Monday, January 14, 2008

Subquery factoring and cost based query transformation (CBQT)

Oracle 9i introduced the "subquery factoring" feature (the WITH clause), and also offers a optimizer feature called "complex view merging". Subquery factoring allows the database to optionally "materialize" the result of a WITH clause as global temporary table (GTT), which can be beneficial if the WITH clause is referenced more than once in the main statement.
Complex views are view definitions or inline views that contain e.g. distinct or group by clauses.

Oracle 10g in addition introduced the "Cost based query transformation" (CBQT) feature that allows Oracle to work out if e.g. applying complex view merging is beneficial by comparing
the cost of the transformed with the cost of the original query, whereas 9i - if possible - always applies the complex view merging even if the transformed query is not superior to the original one in terms of costs.

In order to take advantage of the potential benefit of "subquery factoring" one might come to the conclusion that it's a good idea to use the subquery factoring as often as possible, since in theory it should just offer advantages. In case the instantiation of the query result is not used the plan should be not worse than the one generated when using traditional views/inline views.

Unfortunately test cases show that the usage of subquery factoring actually disables certain options otherwise available to the optimizer, in particular the "Cost based query transformation" optimizer feature seems to be skipped if the subquery factoring is used.

This is a pitty as it means that you have to be careful with the usage of subquery factoring, because rather than potentially improving the performance it might make things actually worse under certain circumstances.

This still holds true even for the current Oracle release 11g, it looks like things haven't changed there.

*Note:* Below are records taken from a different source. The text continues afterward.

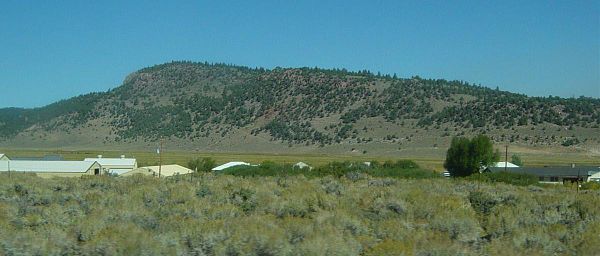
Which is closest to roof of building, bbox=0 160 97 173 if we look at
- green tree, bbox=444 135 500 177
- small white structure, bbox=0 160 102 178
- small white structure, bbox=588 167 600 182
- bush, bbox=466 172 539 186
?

The following test case ran on Oracle 11.1.0.6.0 Windows 32-Bit (default database installation) shows the different execution plans generated by the optimizer when optimizing two similar statements using traditional inline views and subquery factoring.

Tests on 10.2.0.3 Windows 32-Bit (default database installation) have shown similar results.

The test case setup uses two generic tables that are populated using ALL_OBJECTS. The first table contains in a default 11g installation approximately 50.000 records, the second one 10 records.

create table complex_view_merging_test as
select
trunc(sqrt(rownum-1)) as skewed_data,
rownum-1 as id,
lpad(rownum-1,10) id_char,
rpad('x',50, 'x') as filler
from
all_objects;

create table complex_view_merging_test2 as
select * from complex_view_merging_test
where skewed_data between 0 and 2;

begin
dbms_stats.gather_table_stats(
ownname=>USER,
tabname=>'complex_view_merging_test',
method_opt=>'FOR ALL COLUMNS SIZE 1');

dbms_stats.gather_table_stats(
ownname=>USER,
tabname=>'complex_view_merging_test2',
method_opt=>'FOR ALL COLUMNS SIZE 1');

end;
/

The tables are analyzed using simple options of DBMS_STATS, even omitting histograms in order to keep things as simple as possible, although using histograms won't change the outcome in this case.

This is the query using traditional inline views:

select * from (
select skewed_data, id, count(*) as cnt
from complex_view_merging_test
group by skewed_data, id
) a, (
select * from complex_view_merging_test2
) b
where a.id = b.id;

Since the second table just contains a fraction of the first query, it is rather obvious that it is probably better to first join the two tables in order to eliminate most of the rows and afterwards apply the group by to the greatly reduced result set. This can be achieved by the "Complex view merging" feature and the cost of the merged statement should reflect this as it should be less than the cost of the unmerged statement that first applies the group by to the larger table and afterwards performs the join, since the group by in this case does not reduce the result very much.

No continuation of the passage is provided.